Cosa voleva dire far parte dell’ex-Q?
Non so cosa volesse dire far parte dell’ex-Q. Ognuno era una parte dell’ex-Q. In fondo è normale che non ci fosse un senso di appartenenza comune. Non avevamo una fede politica o un’organizzazione comune, o una religione (e, per fortuna, anche quell’aspetto mistico naturale che avviene tra le comunità di artisti è durato poche sere). Non eravamo della stessa generazione, molti di noi si conoscevano poco o per niente, altri si sono svelati nel tempo. Insomma, questo era l’aspetto sociale e antropologico interessante dell’esperimento nella vecchia questura: la progettualità di una realtà nuova, fluida, non compromessa con il passato ma senza neanche rancori o istinti di giacobinismo nei confronti del resto della città e della politica. Se poi mi chiede di fare i nomi degli occupanti “attivisti” da me non li avrà, io posso solo parlare della loro partecipazione, del loro lavoro, ma tocca a lei scoprire altro, io dichiaro un’idea, la mia. Ad esempio uno dei lavori più interessanti che si sono realizzati è il controsoffitto del secondo piano. L’artista era un giovane straniero che viveva in Sardegna e studiava all’Accademia di Sassari. È arrivato all’ex-Q con un altro giovane che faceva delle bellissime foto ma che andò subito via anche se credo continuasse a seguire l’attività dell’ex-Q. Comunque, tornando al nostro giovane studente straniero, dopo aver realizzato un intaglio in legno di una raffinatezza straordinaria e decorato il gabbiotto del piantone all’ingresso, ha poi realizzato un cielo retroilluminato con particolari attraversati dalle scie chimiche. Cedeva una foto e realizzava un tassello, fino a completare l’intero corridoio e la sera era bellissimo illuminarlo. In tanti abbiamo sostenuto questo progetto “acquistando” il nostro piccolo frammento di cielo che poi si è trasformato in una vera opera site specific. Forse era questo il far parte dell’ex-Q, sostenere l’arte e l’artista a qualunque costo, anche a quello di apparire visionari, folli e irriverenti rispetto al piatto scorrere di una generazione di artisti e operatori culturali arresa al placido aspettare di Godot e assoggettata agli umori e agli interessi dei diversi poteri economici e politici di questa città troppo guelfa e ghibellina, troppo bottegaia e vergognosa d’esserlo, senza neanche capire quanto invece la bottega, in un città come la nostra, né metropoli né paese, possa essere fondamentale se non sono solo botteghe di partito.
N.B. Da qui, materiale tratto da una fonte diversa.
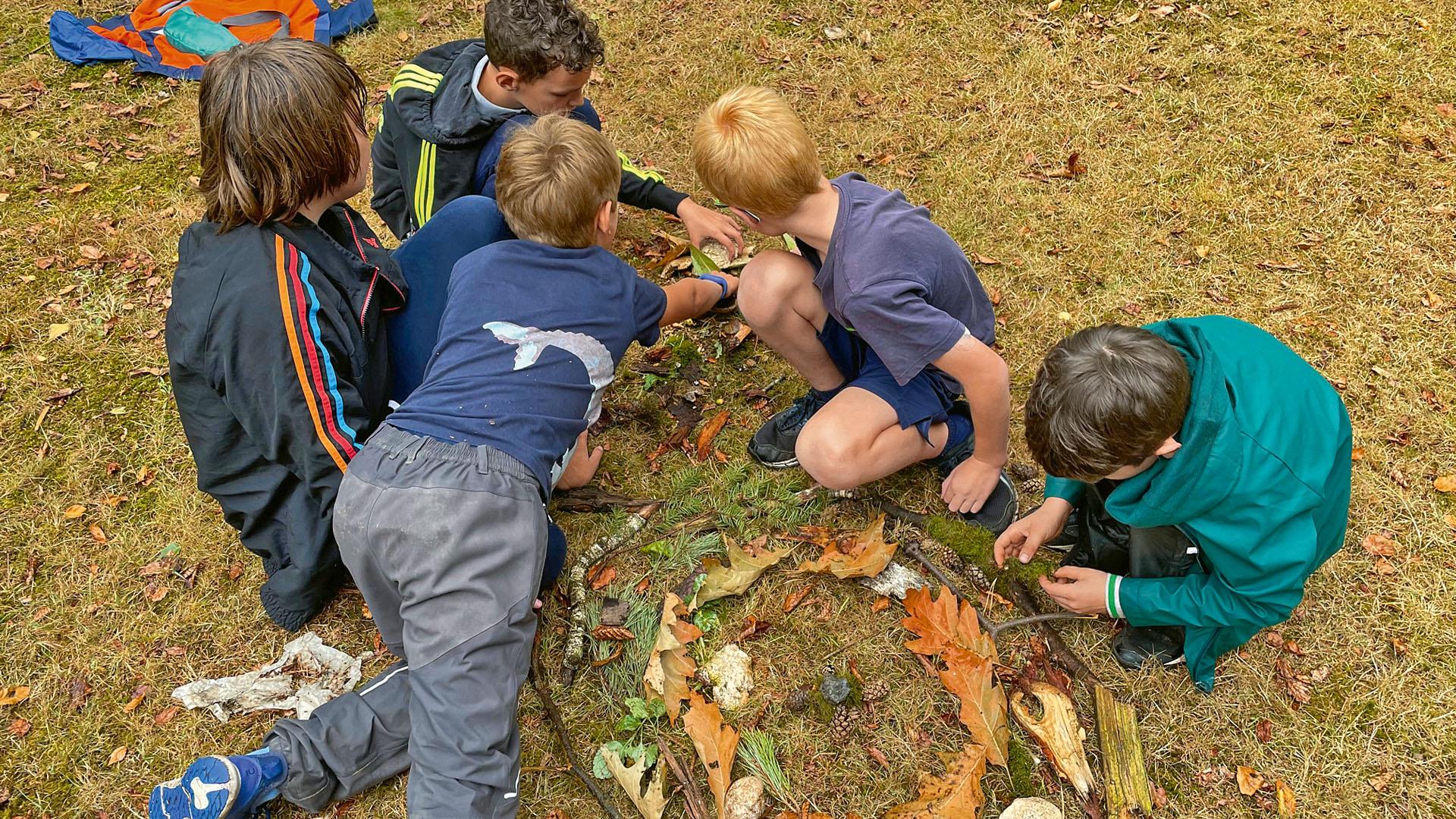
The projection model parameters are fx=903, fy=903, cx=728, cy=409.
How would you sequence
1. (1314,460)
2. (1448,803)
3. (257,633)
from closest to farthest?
1. (1314,460)
2. (1448,803)
3. (257,633)

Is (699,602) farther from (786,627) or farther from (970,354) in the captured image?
(970,354)

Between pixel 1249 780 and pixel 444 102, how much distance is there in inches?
140

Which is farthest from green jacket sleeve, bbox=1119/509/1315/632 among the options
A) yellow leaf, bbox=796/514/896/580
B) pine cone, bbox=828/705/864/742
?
pine cone, bbox=828/705/864/742

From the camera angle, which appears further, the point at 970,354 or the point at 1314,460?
the point at 970,354

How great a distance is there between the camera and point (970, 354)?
8.53 feet

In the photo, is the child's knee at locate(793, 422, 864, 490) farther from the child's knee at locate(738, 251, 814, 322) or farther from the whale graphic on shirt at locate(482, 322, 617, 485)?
the whale graphic on shirt at locate(482, 322, 617, 485)

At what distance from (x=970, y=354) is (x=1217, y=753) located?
1.34m

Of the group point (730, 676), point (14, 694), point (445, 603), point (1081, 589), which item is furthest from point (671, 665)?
point (14, 694)

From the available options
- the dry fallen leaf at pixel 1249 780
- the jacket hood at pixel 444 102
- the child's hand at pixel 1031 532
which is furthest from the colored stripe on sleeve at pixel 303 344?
the dry fallen leaf at pixel 1249 780

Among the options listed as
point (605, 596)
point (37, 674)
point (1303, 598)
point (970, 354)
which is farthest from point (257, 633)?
point (1303, 598)

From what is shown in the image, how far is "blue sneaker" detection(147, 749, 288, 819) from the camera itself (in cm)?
241

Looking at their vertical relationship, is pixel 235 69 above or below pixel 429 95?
above

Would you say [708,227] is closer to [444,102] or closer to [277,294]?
[444,102]

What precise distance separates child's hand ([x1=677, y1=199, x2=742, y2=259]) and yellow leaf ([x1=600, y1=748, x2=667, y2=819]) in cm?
194
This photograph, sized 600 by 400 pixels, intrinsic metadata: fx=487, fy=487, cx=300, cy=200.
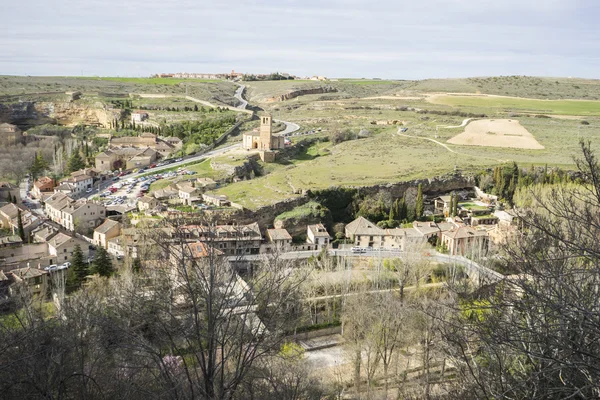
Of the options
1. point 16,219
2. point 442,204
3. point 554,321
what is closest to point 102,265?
point 16,219

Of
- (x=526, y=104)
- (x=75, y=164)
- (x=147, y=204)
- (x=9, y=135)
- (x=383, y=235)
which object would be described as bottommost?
(x=383, y=235)

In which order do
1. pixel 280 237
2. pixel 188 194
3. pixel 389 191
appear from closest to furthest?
pixel 280 237 → pixel 188 194 → pixel 389 191

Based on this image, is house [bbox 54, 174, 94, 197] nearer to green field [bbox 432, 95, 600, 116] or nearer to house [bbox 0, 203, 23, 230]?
house [bbox 0, 203, 23, 230]

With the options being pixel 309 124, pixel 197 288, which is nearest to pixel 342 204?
pixel 197 288

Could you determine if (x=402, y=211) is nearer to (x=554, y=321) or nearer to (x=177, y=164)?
(x=177, y=164)

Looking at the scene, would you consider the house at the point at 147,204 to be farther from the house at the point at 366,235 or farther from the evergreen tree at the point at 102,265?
the house at the point at 366,235

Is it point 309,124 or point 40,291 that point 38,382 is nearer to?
point 40,291
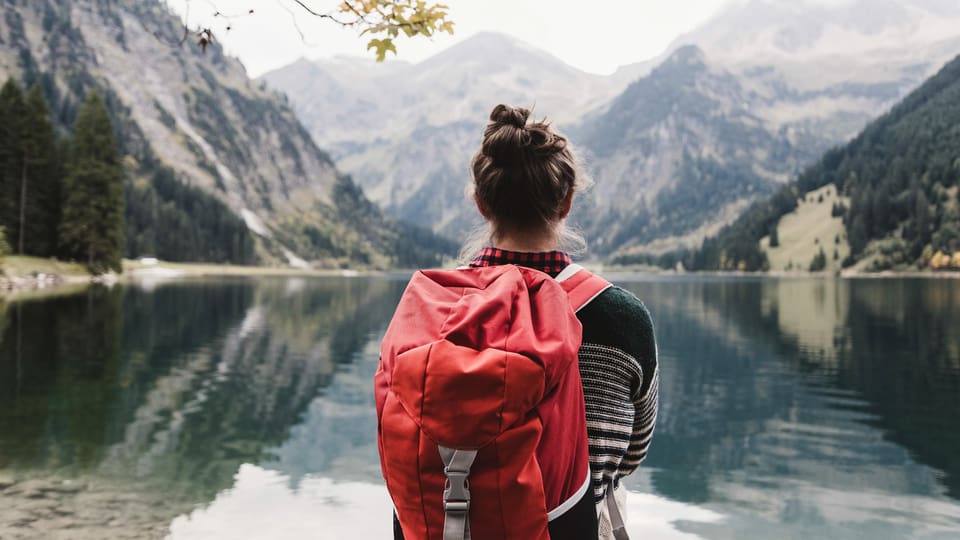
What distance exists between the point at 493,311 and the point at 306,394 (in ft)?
69.6

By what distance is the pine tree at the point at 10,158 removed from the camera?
7969cm

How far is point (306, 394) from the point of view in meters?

Un ulteriore segnale lo avete lanciato promuovendovi donatori di vestiario e cibo per le alluvioni che versavano in Italia in quel momento. Ricordo che il movimento e la partecipazione che la popolazione vi ha riservato erano fantastici.
Sì, ricordo quell’episodio anche se, in realtà, io avevo già lasciato la presidenza dell’associazione ex-Q da qualche mese. Forse non avevo neanche più il mio studio al terzo piano, dove il suo agente Paolo Marchi mi ha fotografato su una poltrona BandHouse. Comunque, a parte questo, fui subito contattato alle 3 del mattino per informarmi che qualcuno, non ricordo bene ora quale associazione fosse, aveva chiesto se si potesse usare la vecchia questura per organizzare una raccolta per gli alluvionati. Non ci fu assolutamente nessun problema e già prima dell’alba quel posto era operativo. Furono indirizzati tutti i mezzi di soccorso, privati e istituzionali in ex-Q e il coordinamento fu messo su in poche ore; prima della protezione civile e delle altre forze “di Stato”. Anche quello, senza rendercene conto, era frutto del modo di operare dove l’azione contava più delle parole o dei continui screzi tra di noi o con la città silente. Ma alla fine a vincere era il progetto, anche in queste occasioni tragiche quanto importanti per una comunità che si ritrova insieme solidale e attiva.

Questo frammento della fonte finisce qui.